Recast the data as a Markdown table with the columns Row and Line, one line per row, numbered and with blank lines left out. Begin at the start of the data and stop after the line that contains "In the photo, which".
------ EXTRACTED RECORDS ------
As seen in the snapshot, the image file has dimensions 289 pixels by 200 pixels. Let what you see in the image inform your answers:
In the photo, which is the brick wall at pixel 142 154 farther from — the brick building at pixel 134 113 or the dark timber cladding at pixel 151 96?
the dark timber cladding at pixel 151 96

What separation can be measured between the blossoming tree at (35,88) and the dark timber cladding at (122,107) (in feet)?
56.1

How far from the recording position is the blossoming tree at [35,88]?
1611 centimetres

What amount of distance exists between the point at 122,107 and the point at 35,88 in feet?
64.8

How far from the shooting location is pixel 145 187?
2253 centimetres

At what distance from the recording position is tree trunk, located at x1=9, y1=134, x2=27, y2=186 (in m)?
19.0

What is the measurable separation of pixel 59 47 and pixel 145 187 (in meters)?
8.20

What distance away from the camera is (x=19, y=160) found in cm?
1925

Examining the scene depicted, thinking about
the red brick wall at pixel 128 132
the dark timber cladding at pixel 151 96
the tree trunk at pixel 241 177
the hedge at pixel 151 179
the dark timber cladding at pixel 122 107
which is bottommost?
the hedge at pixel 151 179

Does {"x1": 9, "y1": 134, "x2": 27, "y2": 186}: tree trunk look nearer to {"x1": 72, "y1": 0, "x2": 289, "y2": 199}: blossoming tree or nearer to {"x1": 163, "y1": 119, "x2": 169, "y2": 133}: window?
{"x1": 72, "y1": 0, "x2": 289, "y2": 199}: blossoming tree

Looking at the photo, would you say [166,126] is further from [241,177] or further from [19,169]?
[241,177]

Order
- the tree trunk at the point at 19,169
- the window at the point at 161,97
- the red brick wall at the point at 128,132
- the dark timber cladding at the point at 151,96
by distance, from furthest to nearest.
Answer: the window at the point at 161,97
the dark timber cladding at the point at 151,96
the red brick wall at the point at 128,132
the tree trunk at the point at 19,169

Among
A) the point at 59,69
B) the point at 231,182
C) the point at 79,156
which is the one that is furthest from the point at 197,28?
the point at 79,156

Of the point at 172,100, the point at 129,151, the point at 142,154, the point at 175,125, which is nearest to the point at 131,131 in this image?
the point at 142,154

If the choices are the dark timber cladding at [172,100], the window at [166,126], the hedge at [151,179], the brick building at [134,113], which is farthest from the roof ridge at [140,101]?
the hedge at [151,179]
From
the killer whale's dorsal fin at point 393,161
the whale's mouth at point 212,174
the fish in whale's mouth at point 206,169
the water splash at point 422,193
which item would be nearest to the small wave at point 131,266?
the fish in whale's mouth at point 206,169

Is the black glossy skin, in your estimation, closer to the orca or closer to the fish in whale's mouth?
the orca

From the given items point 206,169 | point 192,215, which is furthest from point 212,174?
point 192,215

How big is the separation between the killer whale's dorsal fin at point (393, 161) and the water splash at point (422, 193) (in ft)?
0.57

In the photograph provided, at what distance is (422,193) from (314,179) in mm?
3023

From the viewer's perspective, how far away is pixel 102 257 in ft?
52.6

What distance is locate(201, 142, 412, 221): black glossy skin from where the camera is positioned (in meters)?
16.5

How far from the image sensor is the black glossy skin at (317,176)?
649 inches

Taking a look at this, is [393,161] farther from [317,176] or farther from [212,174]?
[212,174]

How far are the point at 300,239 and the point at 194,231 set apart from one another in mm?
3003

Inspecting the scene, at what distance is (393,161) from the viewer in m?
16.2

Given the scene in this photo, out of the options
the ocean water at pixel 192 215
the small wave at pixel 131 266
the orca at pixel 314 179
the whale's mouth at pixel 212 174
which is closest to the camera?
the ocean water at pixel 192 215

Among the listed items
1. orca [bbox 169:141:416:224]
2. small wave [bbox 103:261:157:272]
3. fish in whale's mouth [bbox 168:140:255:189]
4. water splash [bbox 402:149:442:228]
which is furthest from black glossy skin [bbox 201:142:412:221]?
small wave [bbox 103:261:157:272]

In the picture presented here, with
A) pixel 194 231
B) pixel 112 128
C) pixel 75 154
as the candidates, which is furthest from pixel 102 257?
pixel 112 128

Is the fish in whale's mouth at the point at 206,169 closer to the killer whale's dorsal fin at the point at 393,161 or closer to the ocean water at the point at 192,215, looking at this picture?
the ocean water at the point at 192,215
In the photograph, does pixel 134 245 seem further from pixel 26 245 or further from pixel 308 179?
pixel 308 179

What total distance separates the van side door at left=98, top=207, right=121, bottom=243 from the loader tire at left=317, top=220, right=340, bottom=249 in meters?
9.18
------
THE COMPLETED TASK
| Row | Line |
|---|---|
| 1 | As seen in the snapshot, the image file has dimensions 289 pixels by 200 pixels. Let what you see in the image inform your answers: |
| 2 | In the photo, which is the brick wall at pixel 142 154 farther from — the brick building at pixel 134 113 or the dark timber cladding at pixel 151 96? |